Herkes biraz Emre olunca
Hiç alışık olmadığımız bir görüntüydü... Kaleci Volkan hariç (bulunduğu mevki gereği böyle birşey yapması mümkün değil zaten) tüm futbolcular savaşıyordu Fenerbahçe’de. Müthiş istekliydi hepsi, hırslıydı. Düne kadar deyim yerindeyse ikili mücadelelerde ‘kız’ gibi davranan futbolcular gitmiş; topu kazanmak için sonuna kadar savaşan, ‘sert’ giren, ‘faul’ düdüğü beklemek yerine mücadeleyi sürdüren, tekmeye kafa uzatan futbolcular gelmişti.

Görev 1: Aşağıdaki satırlardan kaçında "seem" dizesinin geçtiğini sayın ve yalnızca bu sayıyı yazın.

Verilen Satırlar:
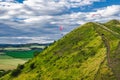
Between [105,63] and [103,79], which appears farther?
[105,63]

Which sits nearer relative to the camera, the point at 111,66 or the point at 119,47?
the point at 111,66

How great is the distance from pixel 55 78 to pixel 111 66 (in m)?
50.4

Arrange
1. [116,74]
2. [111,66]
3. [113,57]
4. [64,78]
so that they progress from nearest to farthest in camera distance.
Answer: [116,74] < [111,66] < [113,57] < [64,78]

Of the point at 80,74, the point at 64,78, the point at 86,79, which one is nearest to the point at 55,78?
the point at 64,78

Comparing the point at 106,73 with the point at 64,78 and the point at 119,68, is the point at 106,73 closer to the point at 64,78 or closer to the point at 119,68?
the point at 119,68

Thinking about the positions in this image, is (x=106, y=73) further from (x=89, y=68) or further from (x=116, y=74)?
(x=89, y=68)

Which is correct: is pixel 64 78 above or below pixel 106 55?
below

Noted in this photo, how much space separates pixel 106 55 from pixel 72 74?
27659 mm

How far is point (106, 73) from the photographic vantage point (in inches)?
6245

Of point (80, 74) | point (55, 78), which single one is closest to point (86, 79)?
point (80, 74)

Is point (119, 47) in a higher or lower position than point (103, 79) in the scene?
higher

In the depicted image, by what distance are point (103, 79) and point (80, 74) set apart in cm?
3074

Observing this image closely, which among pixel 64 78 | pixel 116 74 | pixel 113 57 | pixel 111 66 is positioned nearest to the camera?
pixel 116 74

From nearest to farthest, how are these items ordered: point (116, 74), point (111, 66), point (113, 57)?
point (116, 74)
point (111, 66)
point (113, 57)
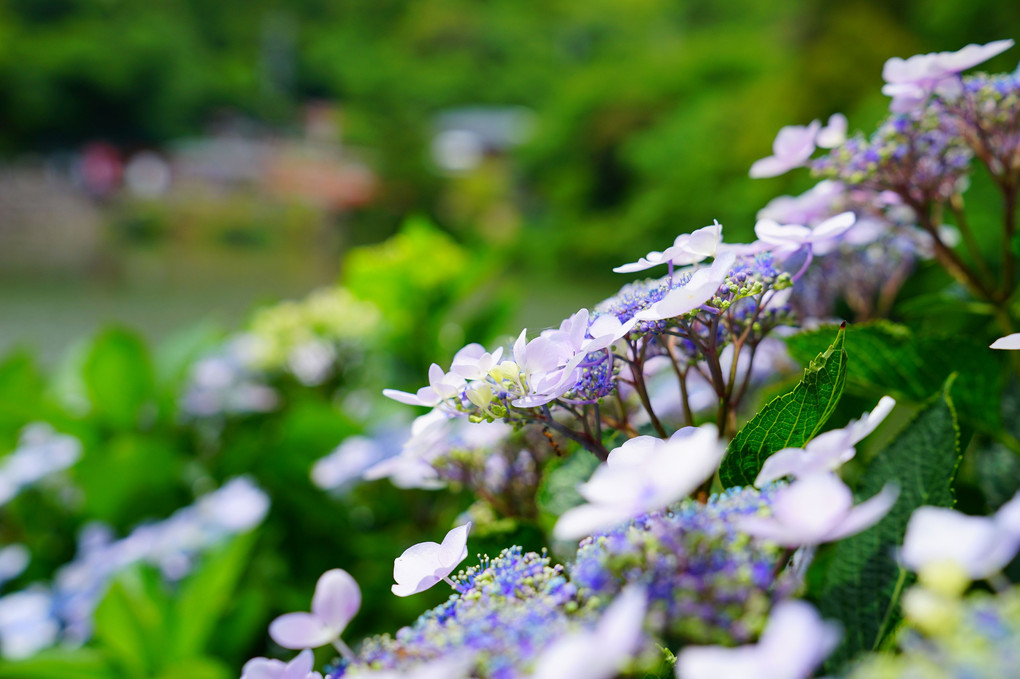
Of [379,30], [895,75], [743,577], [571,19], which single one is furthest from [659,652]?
[379,30]

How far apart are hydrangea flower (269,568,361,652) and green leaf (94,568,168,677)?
1.52ft

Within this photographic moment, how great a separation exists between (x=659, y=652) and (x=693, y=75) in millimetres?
9384

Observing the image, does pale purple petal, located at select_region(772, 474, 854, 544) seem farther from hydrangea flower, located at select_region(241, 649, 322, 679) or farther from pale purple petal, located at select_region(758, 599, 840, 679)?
hydrangea flower, located at select_region(241, 649, 322, 679)

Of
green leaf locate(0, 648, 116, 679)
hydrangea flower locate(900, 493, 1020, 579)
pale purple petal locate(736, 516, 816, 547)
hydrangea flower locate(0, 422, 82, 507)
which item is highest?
hydrangea flower locate(0, 422, 82, 507)

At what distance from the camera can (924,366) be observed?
0.33 metres

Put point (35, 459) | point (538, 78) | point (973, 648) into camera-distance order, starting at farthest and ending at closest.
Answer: point (538, 78)
point (35, 459)
point (973, 648)

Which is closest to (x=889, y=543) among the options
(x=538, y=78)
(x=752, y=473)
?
(x=752, y=473)

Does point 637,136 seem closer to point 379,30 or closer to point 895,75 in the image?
point 895,75

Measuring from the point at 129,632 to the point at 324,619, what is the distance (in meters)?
0.48

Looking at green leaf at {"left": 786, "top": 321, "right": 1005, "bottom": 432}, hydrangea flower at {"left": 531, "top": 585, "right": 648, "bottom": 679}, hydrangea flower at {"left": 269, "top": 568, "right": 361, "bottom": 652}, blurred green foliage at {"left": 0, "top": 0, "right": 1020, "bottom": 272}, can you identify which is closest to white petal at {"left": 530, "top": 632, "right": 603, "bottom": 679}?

Görev 2: Yukarıdaki alıntının "Herkes biraz Emre" ifadesinden başlayıp "uzatan futbolcular gelmişti." ifadesine kadar uzanan bölümünü, "futbolcular" yerine "oyuncular" koyarak yeniden yazın.

Çözüm 1: 2

Çözüm 2:
Herkes biraz Emre olunca
Hiç alışık olmadığımız bir görüntüydü... Kaleci Volkan hariç (bulunduğu mevki gereği böyle birşey yapması mümkün değil zaten) tüm oyuncular savaşıyordu Fenerbahçe’de. Müthiş istekliydi hepsi, hırslıydı. Düne kadar deyim yerindeyse ikili mücadelelerde ‘kız’ gibi davranan oyuncular gitmiş; topu kazanmak için sonuna kadar savaşan, ‘sert’ giren, ‘faul’ düdüğü beklemek yerine mücadeleyi sürdüren, tekmeye kafa uzatan oyuncular gelmişti.